Reproduce all of the material word for word.

▶ _Dataset rows_

* * *

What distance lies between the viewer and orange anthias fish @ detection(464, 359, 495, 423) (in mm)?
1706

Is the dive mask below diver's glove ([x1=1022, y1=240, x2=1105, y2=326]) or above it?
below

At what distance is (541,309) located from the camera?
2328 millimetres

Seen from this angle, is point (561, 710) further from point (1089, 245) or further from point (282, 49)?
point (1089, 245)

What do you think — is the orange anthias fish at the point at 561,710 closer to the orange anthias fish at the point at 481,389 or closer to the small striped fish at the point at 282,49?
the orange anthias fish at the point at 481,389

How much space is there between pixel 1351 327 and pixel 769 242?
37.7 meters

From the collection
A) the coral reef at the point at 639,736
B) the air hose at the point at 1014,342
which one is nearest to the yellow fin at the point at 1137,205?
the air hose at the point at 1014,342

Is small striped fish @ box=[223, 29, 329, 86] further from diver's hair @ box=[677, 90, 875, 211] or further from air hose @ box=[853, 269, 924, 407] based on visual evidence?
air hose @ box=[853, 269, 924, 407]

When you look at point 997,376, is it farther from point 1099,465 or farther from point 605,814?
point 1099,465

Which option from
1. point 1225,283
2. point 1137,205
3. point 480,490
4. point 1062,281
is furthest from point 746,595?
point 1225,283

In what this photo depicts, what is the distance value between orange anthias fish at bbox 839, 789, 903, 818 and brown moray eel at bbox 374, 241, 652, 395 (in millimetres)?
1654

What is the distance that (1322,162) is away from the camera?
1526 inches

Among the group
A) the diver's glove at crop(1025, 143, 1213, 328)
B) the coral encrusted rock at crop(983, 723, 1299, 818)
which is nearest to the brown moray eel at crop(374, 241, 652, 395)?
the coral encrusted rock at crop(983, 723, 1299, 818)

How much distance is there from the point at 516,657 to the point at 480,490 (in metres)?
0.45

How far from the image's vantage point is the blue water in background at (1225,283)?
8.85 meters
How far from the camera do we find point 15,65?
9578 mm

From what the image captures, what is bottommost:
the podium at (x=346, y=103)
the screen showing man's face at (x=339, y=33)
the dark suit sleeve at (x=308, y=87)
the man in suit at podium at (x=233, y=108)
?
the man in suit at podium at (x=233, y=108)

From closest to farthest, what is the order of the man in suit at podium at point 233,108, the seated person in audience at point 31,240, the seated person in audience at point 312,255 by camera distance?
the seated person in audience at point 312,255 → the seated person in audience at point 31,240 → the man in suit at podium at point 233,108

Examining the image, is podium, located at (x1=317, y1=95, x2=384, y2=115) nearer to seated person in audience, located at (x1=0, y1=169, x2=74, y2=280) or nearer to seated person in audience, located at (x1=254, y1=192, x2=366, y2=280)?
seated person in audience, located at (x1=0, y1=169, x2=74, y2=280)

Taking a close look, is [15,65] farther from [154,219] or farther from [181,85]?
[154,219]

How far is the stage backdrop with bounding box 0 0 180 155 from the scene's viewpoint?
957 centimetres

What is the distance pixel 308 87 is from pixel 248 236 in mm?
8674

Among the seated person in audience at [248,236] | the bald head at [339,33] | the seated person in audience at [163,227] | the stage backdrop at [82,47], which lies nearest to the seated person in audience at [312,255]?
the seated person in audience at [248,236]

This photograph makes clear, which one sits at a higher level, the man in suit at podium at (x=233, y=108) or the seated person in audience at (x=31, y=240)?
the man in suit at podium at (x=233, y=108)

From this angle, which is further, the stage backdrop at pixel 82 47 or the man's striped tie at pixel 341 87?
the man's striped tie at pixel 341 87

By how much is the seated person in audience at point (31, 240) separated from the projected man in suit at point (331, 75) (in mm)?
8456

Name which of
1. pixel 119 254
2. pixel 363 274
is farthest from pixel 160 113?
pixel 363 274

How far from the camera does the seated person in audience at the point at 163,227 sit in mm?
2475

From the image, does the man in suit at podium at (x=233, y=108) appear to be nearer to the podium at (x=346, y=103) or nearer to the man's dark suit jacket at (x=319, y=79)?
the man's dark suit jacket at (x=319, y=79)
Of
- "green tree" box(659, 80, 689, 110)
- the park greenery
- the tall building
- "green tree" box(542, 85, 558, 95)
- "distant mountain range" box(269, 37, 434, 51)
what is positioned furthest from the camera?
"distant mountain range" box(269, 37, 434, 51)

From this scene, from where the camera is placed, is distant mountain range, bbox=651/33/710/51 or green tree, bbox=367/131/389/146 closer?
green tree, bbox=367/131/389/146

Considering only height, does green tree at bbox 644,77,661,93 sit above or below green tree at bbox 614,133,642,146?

* * *

▶ _Solution_
What distance lies between the viewer and orange anthias fish @ detection(464, 359, 495, 423) (in mm)?
1706

Is the dive mask below diver's glove ([x1=1022, y1=240, x2=1105, y2=326]) or above it?
below

At what distance is (541,309) located from the camera?
2328 millimetres

Seen from this angle, is point (561, 710) further from point (1089, 245) or further from point (282, 49)?
point (1089, 245)

What do you think — is the orange anthias fish at the point at 561,710 closer to the orange anthias fish at the point at 481,389 or closer to the small striped fish at the point at 282,49?
the orange anthias fish at the point at 481,389

How much space is there between pixel 1351 327 and pixel 769 242?
37.7 meters

From the collection
A) the coral reef at the point at 639,736
B) the air hose at the point at 1014,342
which one is nearest to the yellow fin at the point at 1137,205?
the air hose at the point at 1014,342

Is small striped fish @ box=[223, 29, 329, 86] further from diver's hair @ box=[677, 90, 875, 211] or further from air hose @ box=[853, 269, 924, 407] based on visual evidence?
air hose @ box=[853, 269, 924, 407]

When you look at point 997,376, is it farther from point 1099,465 or farther from point 605,814?
point 1099,465

Which option from
1. point 1225,283
2. point 1137,205
3. point 480,490
4. point 1062,281
is furthest from point 746,595?
point 1225,283

In what this photo depicts, what is the distance value between orange anthias fish at bbox 839, 789, 903, 818 and brown moray eel at bbox 374, 241, 652, 395 (in millimetres)?
1654

What is the distance that (1322,162) is away from the camera?
1526 inches

Among the group
A) the diver's glove at crop(1025, 143, 1213, 328)
B) the coral encrusted rock at crop(983, 723, 1299, 818)
which is nearest to the brown moray eel at crop(374, 241, 652, 395)?
the coral encrusted rock at crop(983, 723, 1299, 818)

How much distance is there from the point at 516,657 to the point at 480,490 (in metres)?
0.45

How far from the image's vantage point is the blue water in background at (1225,283)?
8.85 meters
How far from the camera do we find point 15,65?
9578 mm

From what the image captures, what is bottommost:
the podium at (x=346, y=103)
the screen showing man's face at (x=339, y=33)
the dark suit sleeve at (x=308, y=87)
the man in suit at podium at (x=233, y=108)
?
the man in suit at podium at (x=233, y=108)

From closest to farthest, what is the order of the man in suit at podium at point 233,108, the seated person in audience at point 31,240, the seated person in audience at point 312,255 by camera distance?
the seated person in audience at point 312,255 → the seated person in audience at point 31,240 → the man in suit at podium at point 233,108

Examining the image, is podium, located at (x1=317, y1=95, x2=384, y2=115) nearer to seated person in audience, located at (x1=0, y1=169, x2=74, y2=280) or nearer to seated person in audience, located at (x1=254, y1=192, x2=366, y2=280)?
seated person in audience, located at (x1=0, y1=169, x2=74, y2=280)

Taking a close look, is [15,65] farther from [154,219] or farther from [181,85]?
[154,219]

How far is the stage backdrop with bounding box 0 0 180 155 from the scene's viewpoint?
957 centimetres

What is the distance pixel 308 87 is from pixel 248 236 in mm?
8674

Among the seated person in audience at [248,236] | the bald head at [339,33] | the seated person in audience at [163,227] | the stage backdrop at [82,47], which lies nearest to the seated person in audience at [312,255]?
the seated person in audience at [248,236]

This photograph makes clear, which one sits at a higher level, the man in suit at podium at (x=233, y=108) or the seated person in audience at (x=31, y=240)?
the man in suit at podium at (x=233, y=108)

From this angle, which is further, the stage backdrop at pixel 82 47 or the man's striped tie at pixel 341 87?
the man's striped tie at pixel 341 87

By how much is the seated person in audience at point (31, 240) separated from the projected man in suit at point (331, 75) (in mm)?
8456

Name which of
1. pixel 119 254
2. pixel 363 274
is farthest from pixel 160 113?
pixel 363 274

How far from the camera does the seated person in audience at the point at 163,227 sit in mm?
2475

From the image, does the man in suit at podium at (x=233, y=108) appear to be nearer to the podium at (x=346, y=103) or nearer to the man's dark suit jacket at (x=319, y=79)?
the man's dark suit jacket at (x=319, y=79)
Of
- "green tree" box(659, 80, 689, 110)
- the park greenery
- the tall building
- "green tree" box(542, 85, 558, 95)
- "distant mountain range" box(269, 37, 434, 51)
what is positioned furthest from the camera?
"distant mountain range" box(269, 37, 434, 51)

From this scene, from where the camera is placed, is distant mountain range, bbox=651/33/710/51 or green tree, bbox=367/131/389/146 closer?
green tree, bbox=367/131/389/146

Considering only height, does green tree at bbox 644,77,661,93 sit above or below green tree at bbox 614,133,642,146?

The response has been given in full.